We have seen mining investment start to decline, but it hasn’t totally stopped, says Zigomanis.
“There are still projects working their way through. Two to three years out from now it will start to drop off really rapidly. There is more downside beyond the next 12 months rather than in the next 12 months,” he says.
:: Is there much worth in Perth?
The easing of rental market conditions in Perth is likely to continue over the next couple of years, says Dale.
Moreover, the QBE Housing Outlook says low interest rates should support Perth’s prices at around current levels over 2014/15 and possibly 2015/16. However, the slowing economy coupled with the predicted higher interest rates is likely to cause price declines by 2016/17.
Consequently, over the three years to June 2017, Perth’s median house price is forecast to be $525,000, or 2% below the June quarter 2014 median. This would represent a 10% decline, in real terms.
The report also predicts weaker underlying demand on the horizon.

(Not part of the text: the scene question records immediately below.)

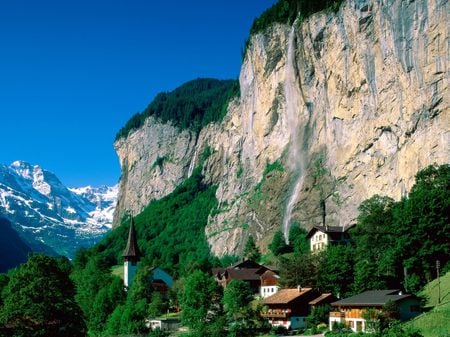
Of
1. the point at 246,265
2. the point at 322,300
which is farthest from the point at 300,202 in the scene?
the point at 322,300

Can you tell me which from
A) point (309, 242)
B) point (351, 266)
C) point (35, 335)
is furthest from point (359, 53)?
point (35, 335)

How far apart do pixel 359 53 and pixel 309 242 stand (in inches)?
1188

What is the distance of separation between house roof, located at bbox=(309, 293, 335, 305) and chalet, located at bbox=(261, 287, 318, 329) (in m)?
0.89

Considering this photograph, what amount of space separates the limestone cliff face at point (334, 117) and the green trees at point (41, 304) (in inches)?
2182

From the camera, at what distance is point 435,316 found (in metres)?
56.5

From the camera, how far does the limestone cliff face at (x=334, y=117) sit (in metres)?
92.9

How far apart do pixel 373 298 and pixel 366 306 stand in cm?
164

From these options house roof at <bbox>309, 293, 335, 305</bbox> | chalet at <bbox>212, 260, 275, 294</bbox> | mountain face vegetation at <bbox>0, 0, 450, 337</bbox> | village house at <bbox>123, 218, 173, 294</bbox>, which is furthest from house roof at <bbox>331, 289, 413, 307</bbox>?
village house at <bbox>123, 218, 173, 294</bbox>

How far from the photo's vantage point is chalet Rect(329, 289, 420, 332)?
6122 centimetres

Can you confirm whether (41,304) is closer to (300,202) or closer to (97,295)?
(97,295)

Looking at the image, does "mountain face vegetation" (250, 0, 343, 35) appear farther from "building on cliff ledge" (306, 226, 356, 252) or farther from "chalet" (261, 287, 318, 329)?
"chalet" (261, 287, 318, 329)

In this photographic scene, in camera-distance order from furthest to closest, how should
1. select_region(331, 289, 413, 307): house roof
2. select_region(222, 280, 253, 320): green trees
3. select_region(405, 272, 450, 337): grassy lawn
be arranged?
select_region(222, 280, 253, 320): green trees → select_region(331, 289, 413, 307): house roof → select_region(405, 272, 450, 337): grassy lawn

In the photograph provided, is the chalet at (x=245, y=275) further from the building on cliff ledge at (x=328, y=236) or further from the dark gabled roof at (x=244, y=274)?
the building on cliff ledge at (x=328, y=236)

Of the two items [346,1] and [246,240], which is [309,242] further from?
[346,1]
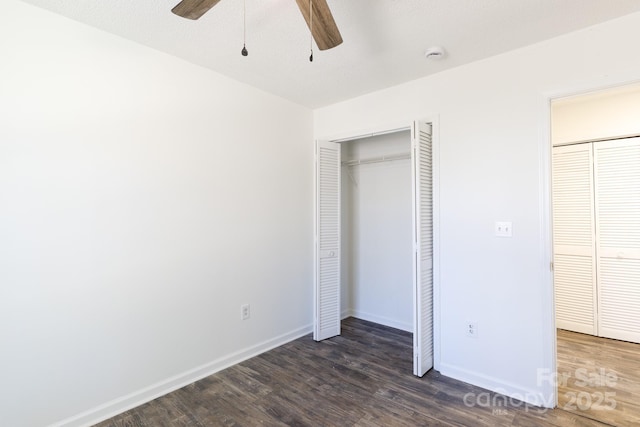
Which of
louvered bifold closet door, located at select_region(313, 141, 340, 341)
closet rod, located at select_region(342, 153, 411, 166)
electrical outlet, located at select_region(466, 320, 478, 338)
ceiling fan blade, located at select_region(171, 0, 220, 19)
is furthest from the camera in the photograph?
closet rod, located at select_region(342, 153, 411, 166)

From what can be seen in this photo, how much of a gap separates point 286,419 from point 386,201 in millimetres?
2457

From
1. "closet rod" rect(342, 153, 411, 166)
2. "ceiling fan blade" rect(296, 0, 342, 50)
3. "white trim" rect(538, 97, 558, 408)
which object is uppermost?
"ceiling fan blade" rect(296, 0, 342, 50)

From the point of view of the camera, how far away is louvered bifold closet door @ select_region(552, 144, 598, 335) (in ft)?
10.7

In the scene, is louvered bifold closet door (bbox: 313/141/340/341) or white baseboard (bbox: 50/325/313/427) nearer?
white baseboard (bbox: 50/325/313/427)

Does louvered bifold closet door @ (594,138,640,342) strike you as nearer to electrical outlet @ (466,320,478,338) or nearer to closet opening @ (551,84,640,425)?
closet opening @ (551,84,640,425)

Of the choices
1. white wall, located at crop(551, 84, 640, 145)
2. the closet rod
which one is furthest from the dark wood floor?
white wall, located at crop(551, 84, 640, 145)

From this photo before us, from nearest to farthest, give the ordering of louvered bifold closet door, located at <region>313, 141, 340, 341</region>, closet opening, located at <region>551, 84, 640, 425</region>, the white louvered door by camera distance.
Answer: the white louvered door
closet opening, located at <region>551, 84, 640, 425</region>
louvered bifold closet door, located at <region>313, 141, 340, 341</region>

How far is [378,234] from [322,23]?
2.72m

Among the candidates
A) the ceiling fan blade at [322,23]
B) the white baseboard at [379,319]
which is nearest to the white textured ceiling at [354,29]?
the ceiling fan blade at [322,23]

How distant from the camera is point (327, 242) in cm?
330

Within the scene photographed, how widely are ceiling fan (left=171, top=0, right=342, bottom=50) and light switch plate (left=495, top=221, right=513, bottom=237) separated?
176cm

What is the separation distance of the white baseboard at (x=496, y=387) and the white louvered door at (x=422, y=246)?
197 mm

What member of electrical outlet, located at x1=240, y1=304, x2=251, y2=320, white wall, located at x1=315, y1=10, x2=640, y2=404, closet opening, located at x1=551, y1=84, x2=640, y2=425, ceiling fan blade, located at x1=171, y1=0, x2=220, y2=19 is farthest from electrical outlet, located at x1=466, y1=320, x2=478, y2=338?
ceiling fan blade, located at x1=171, y1=0, x2=220, y2=19

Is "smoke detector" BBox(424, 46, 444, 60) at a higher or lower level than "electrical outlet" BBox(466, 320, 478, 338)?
higher
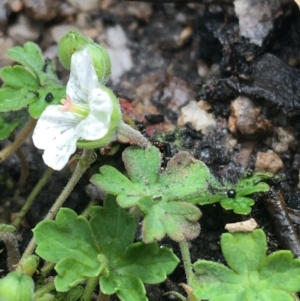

“With the current strong construction pipeline still working its way through to completion, any measured dwelling deficiency currently in the market is likely to be rapidly eroded,” it says.
:: Agriculture and tourism
At the end of the day, even if the price of resources goes down, the state still has a good head of steam, says John Edwards of OnTheHouse.com.au.
“It’s close to Asia and it’s fundamentally got good assets, which should stand it in good stead for the future, ” he says.
Indeed, there are an increasing number of tourists coming to WA, with more than 776,500 arriving in the 12 months to March 2014, which is up 4.3% on the previous year.
In particular, there a large number of Chinese tourists visiting WA, which is significant because they spend on average $3,000 more than the average international visitor. In response, the WA government has allocated more than $3.9m just for tourism marketing to China.
Meanwhile, the WA premier Colin Barnett argues that agriculture in WA could be on the way to experiencing its best fortunes in more than half a century. This is primarily due to Asian income growth and their increasing demand for Australian food.
Indeed, it is predicted that in the coming years the farming sector will grow faster than the mining sector in WA, due mainly to the rising demand for the state’s food products. The North west is gearing up to increase Australia’s capacity to supply Asia & could see agriculture be a dominant force in the future. This will be a long term process as the infrastructure to get the product from farms to the market is a huge investment in roads & transportation.
At the moment, the total value of WA’s agriculture and food products is $20bn at the retail and export levels, and two thirds of its agriculture and food products are exported.
All indications are it will be an even playing field for sellers & buyers so may the best agents win for their customers. But a wise move may well be to sell the old investment in 2015 & buy in 2016 as the market is set for a correction which will kick start another cycle.